Point Virtual Transformer
Veerain Sood, Bnalin, Gaurav Pandey
TL;DR
PointViT introduces a transformer-based 3D object detector that jointly reasons over raw LiDAR points and selectively sampled virtual points to address far-field sparsity. The method explores multiple fusion strategies, leverages a heatmap-driven proposal scheme, and uses a sparse 3D backbone to generate compact queries refined by cross-attention over voxel and point tokens. Key contributions include a vote-guided sampling pipeline, a dense alignment step for lifted proto-centers, and a context-aggregating transformer head that fuses multi-modal features with robust geometric supervision. Experiments on KITTI show strong 2D and competitive 3D/BEV performance, with notable gains in easy cases and insights into the trade-offs arising from depth-completion quality and fusion timing. Overall, PointViT demonstrates that selective virtual-point fusion, when integrated with heatmap-guided proposals and efficient attention, can enhance long-range perception while controlling computational cost.
Abstract
LiDAR-based 3D object detectors often struggle to detect far-field objects due to the sparsity of point clouds at long ranges, which limits the availability of reliable geometric cues. To address this, prior approaches augment LiDAR data with depth-completed virtual points derived from RGB images; however, directly incorporating all virtual points leads to increased computational cost and introduces challenges in effectively fusing real and virtual information.

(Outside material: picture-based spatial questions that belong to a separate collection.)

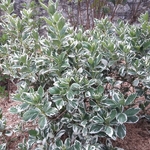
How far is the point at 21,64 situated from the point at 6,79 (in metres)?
1.57

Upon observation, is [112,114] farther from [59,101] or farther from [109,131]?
[59,101]

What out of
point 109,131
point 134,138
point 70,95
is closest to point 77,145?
point 109,131

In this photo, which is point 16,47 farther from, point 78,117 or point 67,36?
point 78,117

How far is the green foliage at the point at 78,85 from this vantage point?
1822 mm

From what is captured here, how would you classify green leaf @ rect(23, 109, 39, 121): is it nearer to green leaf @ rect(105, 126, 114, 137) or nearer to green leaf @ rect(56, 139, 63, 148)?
green leaf @ rect(56, 139, 63, 148)

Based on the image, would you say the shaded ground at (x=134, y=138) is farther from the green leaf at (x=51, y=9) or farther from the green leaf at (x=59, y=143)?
the green leaf at (x=51, y=9)

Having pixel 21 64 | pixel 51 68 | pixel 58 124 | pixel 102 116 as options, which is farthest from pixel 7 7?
pixel 102 116

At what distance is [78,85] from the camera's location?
1796mm

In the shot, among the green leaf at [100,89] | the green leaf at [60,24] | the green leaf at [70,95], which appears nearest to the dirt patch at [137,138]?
the green leaf at [100,89]

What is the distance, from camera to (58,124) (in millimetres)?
2037

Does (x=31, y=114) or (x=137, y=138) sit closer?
(x=31, y=114)

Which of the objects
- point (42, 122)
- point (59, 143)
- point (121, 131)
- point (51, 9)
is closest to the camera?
point (42, 122)

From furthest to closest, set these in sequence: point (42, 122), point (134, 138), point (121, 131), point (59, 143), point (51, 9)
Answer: point (134, 138) → point (51, 9) → point (59, 143) → point (121, 131) → point (42, 122)

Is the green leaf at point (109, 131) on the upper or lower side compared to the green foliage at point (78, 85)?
lower
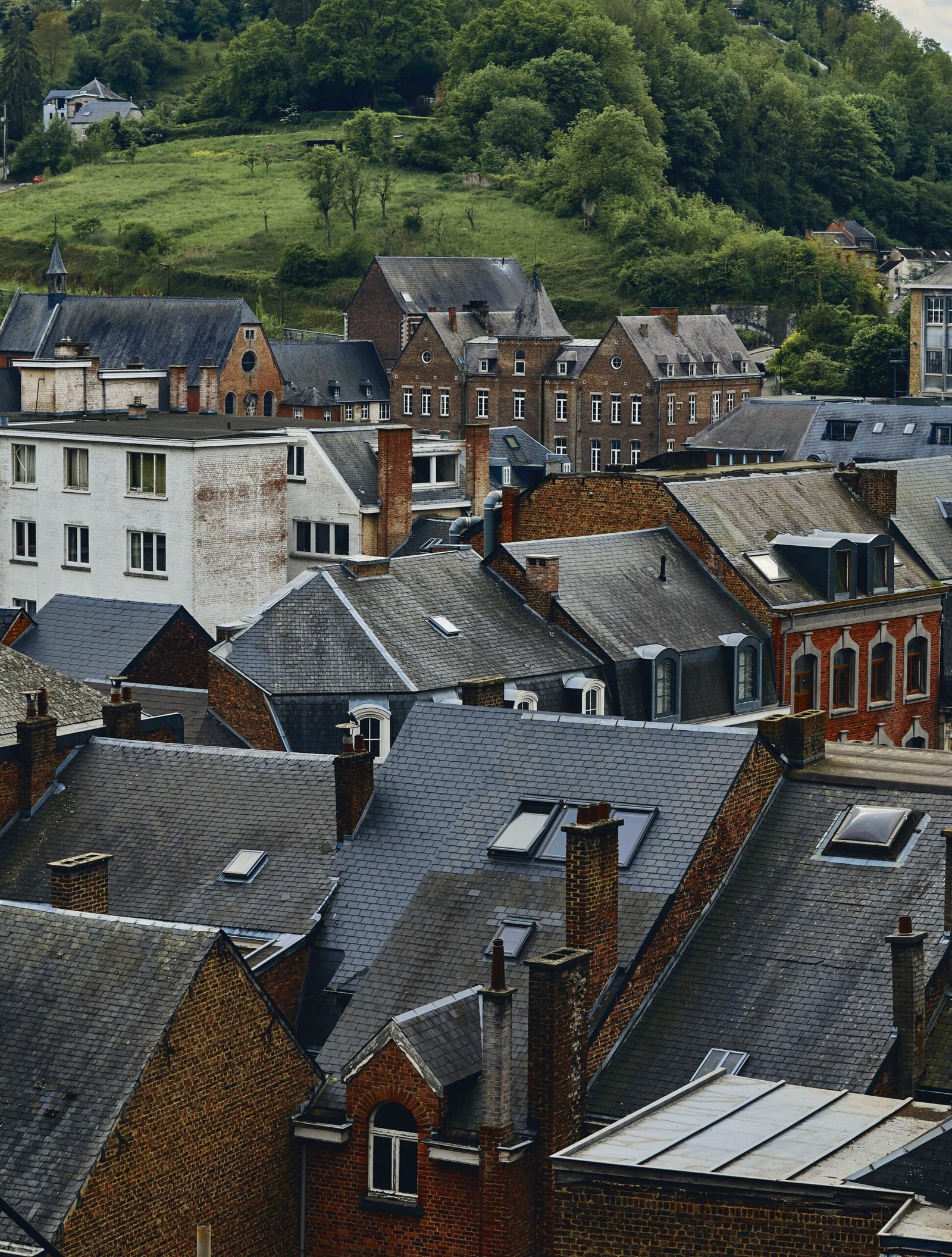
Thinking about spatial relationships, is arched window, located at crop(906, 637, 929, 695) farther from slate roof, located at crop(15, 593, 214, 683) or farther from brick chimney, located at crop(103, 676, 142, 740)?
brick chimney, located at crop(103, 676, 142, 740)

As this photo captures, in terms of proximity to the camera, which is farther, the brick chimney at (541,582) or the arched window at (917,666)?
the arched window at (917,666)

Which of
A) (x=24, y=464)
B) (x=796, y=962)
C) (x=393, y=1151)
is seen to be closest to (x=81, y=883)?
(x=393, y=1151)

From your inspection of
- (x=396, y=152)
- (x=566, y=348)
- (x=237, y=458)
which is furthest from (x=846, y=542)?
(x=396, y=152)

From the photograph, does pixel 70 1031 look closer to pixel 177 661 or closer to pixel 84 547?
pixel 177 661

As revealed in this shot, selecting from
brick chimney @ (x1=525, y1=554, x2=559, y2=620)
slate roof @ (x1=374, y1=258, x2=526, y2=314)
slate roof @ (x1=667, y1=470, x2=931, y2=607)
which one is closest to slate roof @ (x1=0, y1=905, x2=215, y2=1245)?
brick chimney @ (x1=525, y1=554, x2=559, y2=620)

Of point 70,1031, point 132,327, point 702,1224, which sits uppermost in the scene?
point 132,327

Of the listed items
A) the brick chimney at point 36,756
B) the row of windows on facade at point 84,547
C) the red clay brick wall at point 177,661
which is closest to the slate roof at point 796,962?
the brick chimney at point 36,756

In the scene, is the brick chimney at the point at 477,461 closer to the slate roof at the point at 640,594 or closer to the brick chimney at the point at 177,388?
the slate roof at the point at 640,594

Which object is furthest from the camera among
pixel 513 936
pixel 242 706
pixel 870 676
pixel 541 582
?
pixel 870 676

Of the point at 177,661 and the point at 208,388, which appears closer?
the point at 177,661
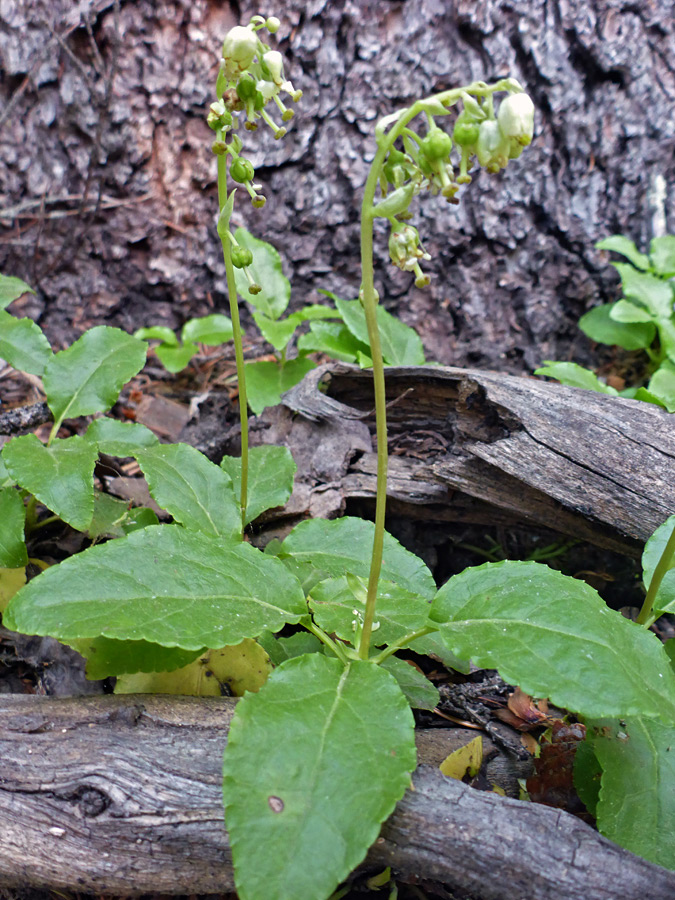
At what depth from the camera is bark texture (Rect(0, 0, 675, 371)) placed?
12.1 feet

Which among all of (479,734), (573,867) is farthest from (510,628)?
(479,734)

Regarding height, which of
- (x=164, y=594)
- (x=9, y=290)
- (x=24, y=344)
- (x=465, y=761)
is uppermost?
(x=9, y=290)

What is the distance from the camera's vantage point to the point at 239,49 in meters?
1.70

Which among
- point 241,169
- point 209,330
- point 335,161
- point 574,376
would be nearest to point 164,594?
point 241,169

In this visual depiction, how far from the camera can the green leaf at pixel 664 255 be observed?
3893 mm

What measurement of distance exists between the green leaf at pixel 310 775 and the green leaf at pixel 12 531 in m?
1.10

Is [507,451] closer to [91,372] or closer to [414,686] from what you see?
[414,686]

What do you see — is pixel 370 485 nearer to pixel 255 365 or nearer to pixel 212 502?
pixel 212 502

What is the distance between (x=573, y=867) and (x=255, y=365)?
2792mm

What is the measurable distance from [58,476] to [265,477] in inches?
30.8

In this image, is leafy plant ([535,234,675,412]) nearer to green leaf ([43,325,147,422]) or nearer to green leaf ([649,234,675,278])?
green leaf ([649,234,675,278])

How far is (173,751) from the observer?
5.61 feet

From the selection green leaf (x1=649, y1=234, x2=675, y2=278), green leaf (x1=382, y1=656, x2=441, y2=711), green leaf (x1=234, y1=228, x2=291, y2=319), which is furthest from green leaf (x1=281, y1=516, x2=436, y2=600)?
green leaf (x1=649, y1=234, x2=675, y2=278)

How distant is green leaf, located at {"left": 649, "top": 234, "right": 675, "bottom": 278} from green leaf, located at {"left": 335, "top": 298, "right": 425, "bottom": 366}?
1.62 m
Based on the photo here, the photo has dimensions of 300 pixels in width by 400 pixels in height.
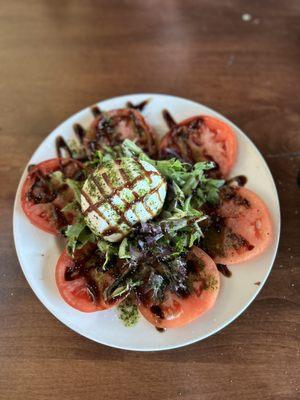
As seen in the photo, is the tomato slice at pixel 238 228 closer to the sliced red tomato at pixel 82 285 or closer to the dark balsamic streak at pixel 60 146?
the sliced red tomato at pixel 82 285

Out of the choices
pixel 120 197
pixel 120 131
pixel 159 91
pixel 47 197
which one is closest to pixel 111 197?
pixel 120 197

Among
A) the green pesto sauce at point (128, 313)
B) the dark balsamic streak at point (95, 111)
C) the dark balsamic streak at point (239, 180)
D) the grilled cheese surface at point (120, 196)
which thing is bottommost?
the green pesto sauce at point (128, 313)

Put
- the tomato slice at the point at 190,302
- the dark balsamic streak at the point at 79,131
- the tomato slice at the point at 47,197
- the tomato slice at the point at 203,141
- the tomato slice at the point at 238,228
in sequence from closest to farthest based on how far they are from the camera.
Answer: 1. the tomato slice at the point at 190,302
2. the tomato slice at the point at 238,228
3. the tomato slice at the point at 47,197
4. the tomato slice at the point at 203,141
5. the dark balsamic streak at the point at 79,131

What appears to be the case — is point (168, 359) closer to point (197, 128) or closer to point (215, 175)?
point (215, 175)

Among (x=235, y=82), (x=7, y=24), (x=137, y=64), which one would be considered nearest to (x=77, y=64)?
(x=137, y=64)

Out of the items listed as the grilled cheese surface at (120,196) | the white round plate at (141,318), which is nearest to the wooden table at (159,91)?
the white round plate at (141,318)
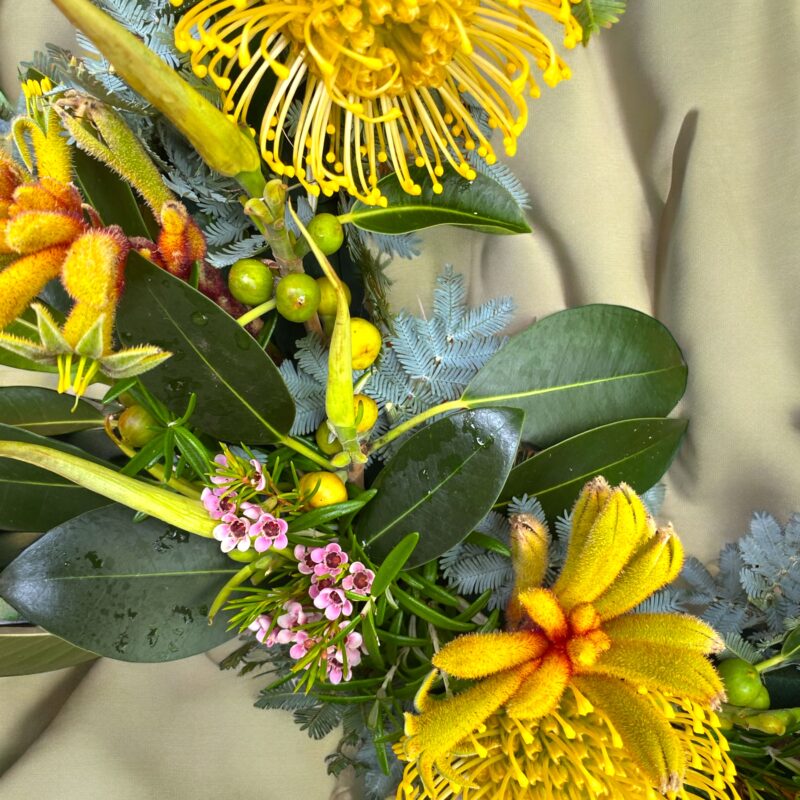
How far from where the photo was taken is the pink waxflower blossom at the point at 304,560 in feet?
1.28

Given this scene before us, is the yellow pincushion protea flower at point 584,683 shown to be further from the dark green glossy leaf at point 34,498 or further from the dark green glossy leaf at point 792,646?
the dark green glossy leaf at point 34,498

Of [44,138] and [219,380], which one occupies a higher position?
[44,138]

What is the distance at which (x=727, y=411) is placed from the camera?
52 cm

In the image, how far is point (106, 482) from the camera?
0.32 metres

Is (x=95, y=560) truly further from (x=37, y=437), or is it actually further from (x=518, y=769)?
(x=518, y=769)

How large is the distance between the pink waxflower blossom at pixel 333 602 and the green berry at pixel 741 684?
0.77ft

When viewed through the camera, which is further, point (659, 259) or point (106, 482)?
point (659, 259)

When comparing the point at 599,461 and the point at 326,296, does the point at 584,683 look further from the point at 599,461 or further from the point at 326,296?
the point at 326,296

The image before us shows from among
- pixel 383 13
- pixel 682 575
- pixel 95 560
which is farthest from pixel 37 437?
pixel 682 575

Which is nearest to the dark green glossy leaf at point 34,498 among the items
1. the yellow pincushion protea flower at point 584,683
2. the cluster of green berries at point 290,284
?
the cluster of green berries at point 290,284

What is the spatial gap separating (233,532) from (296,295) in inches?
5.1

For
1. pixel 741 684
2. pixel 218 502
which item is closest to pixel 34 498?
pixel 218 502

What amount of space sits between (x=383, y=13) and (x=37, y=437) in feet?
0.96

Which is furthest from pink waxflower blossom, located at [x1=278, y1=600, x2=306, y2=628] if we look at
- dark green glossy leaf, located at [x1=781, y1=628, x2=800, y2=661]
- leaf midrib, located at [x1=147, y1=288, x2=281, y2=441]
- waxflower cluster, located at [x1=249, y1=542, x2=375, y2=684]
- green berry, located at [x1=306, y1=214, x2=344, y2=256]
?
dark green glossy leaf, located at [x1=781, y1=628, x2=800, y2=661]
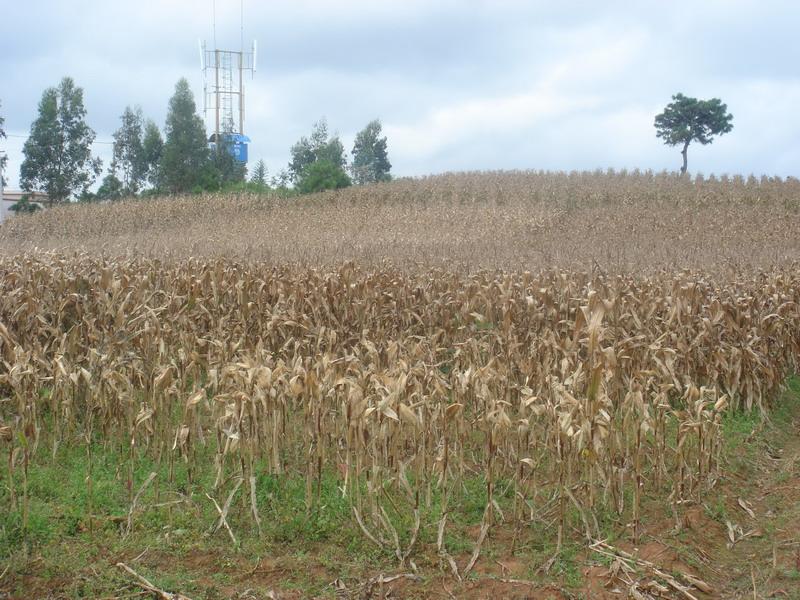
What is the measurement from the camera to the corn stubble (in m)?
5.41

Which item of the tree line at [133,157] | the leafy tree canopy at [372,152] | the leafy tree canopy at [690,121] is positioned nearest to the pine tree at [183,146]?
the tree line at [133,157]

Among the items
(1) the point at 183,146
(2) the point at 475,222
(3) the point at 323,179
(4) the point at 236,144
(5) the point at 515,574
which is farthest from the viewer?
(4) the point at 236,144

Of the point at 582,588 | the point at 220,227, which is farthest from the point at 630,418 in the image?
the point at 220,227

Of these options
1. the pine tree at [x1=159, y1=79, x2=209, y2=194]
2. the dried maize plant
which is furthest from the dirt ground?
the pine tree at [x1=159, y1=79, x2=209, y2=194]

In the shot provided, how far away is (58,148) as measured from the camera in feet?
145

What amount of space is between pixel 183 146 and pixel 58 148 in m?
7.24

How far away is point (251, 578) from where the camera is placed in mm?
4859

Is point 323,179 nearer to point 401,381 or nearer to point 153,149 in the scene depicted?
point 153,149

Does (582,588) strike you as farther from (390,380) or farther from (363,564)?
(390,380)

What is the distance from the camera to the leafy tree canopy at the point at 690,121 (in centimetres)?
4959

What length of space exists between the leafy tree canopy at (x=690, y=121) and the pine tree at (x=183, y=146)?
28.2 metres

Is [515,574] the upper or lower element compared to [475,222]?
lower

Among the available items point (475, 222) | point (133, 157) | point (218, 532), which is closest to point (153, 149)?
point (133, 157)

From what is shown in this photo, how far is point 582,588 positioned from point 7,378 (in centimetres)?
412
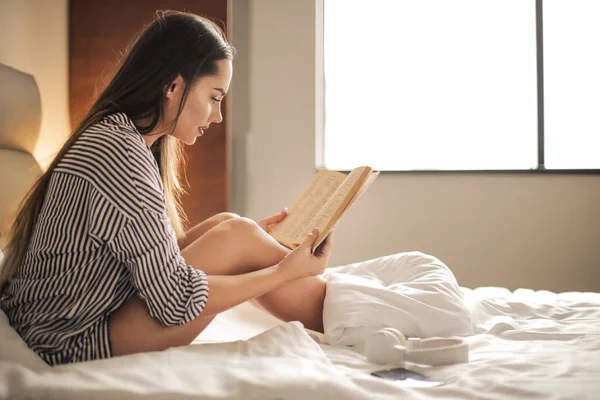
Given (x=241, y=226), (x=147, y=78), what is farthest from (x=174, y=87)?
(x=241, y=226)

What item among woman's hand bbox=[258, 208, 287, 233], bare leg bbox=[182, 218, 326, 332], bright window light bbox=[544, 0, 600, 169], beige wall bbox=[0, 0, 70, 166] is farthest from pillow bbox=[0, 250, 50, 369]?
bright window light bbox=[544, 0, 600, 169]

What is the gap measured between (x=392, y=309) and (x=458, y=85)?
2.14m

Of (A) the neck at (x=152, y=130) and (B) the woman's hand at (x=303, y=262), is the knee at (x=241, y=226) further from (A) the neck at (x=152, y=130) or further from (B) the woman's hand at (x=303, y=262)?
(A) the neck at (x=152, y=130)

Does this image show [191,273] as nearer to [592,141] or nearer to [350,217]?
[350,217]

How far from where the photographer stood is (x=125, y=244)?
3.14 feet

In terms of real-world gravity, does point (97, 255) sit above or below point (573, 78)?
below

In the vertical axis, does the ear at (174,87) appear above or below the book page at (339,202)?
above

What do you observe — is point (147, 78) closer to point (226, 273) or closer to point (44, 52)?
point (226, 273)

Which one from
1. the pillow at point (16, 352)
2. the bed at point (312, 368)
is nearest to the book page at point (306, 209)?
the bed at point (312, 368)

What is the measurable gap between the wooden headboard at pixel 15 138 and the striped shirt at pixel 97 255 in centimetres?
94

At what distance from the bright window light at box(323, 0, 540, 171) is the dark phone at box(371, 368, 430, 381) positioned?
6.62ft

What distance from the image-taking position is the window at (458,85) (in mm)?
2793

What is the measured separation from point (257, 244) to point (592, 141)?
7.22 ft

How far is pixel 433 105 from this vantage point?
3137 millimetres
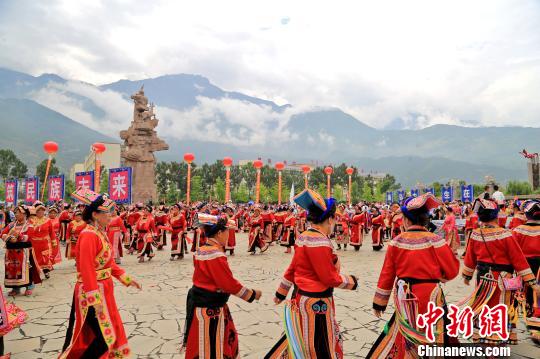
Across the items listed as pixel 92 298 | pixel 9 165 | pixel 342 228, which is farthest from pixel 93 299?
pixel 9 165

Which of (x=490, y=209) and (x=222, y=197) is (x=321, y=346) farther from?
(x=222, y=197)

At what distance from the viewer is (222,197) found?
55.0m

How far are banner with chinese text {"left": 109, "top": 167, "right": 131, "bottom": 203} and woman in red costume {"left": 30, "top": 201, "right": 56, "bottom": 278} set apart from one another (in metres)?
7.08

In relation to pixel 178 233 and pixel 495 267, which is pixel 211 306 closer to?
pixel 495 267

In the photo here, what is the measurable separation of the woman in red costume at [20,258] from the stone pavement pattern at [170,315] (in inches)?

We present Point Virtual Transformer (PointViT), a transformer-based 3D object detection framework that jointly reasons over raw LiDAR points and selectively sampled virtual points. The framework examines multiple fusion strategies, ranging from early point-level fusion to BEV-based gated fusion, and analyses their trade-offs in terms of accuracy and efficiency. The fused point cloud is voxelized and encoded using sparse convolutions to form a BEV representation, from which a compact set of high-confidence object queries is initialised and refined through a transformer-based context aggregation module. Experiments on the KITTI benchmark report 91.16% 3D AP, 95.94% BEV AP, and 99.36% AP on the KITTI 2D detection benchmark for the Car class.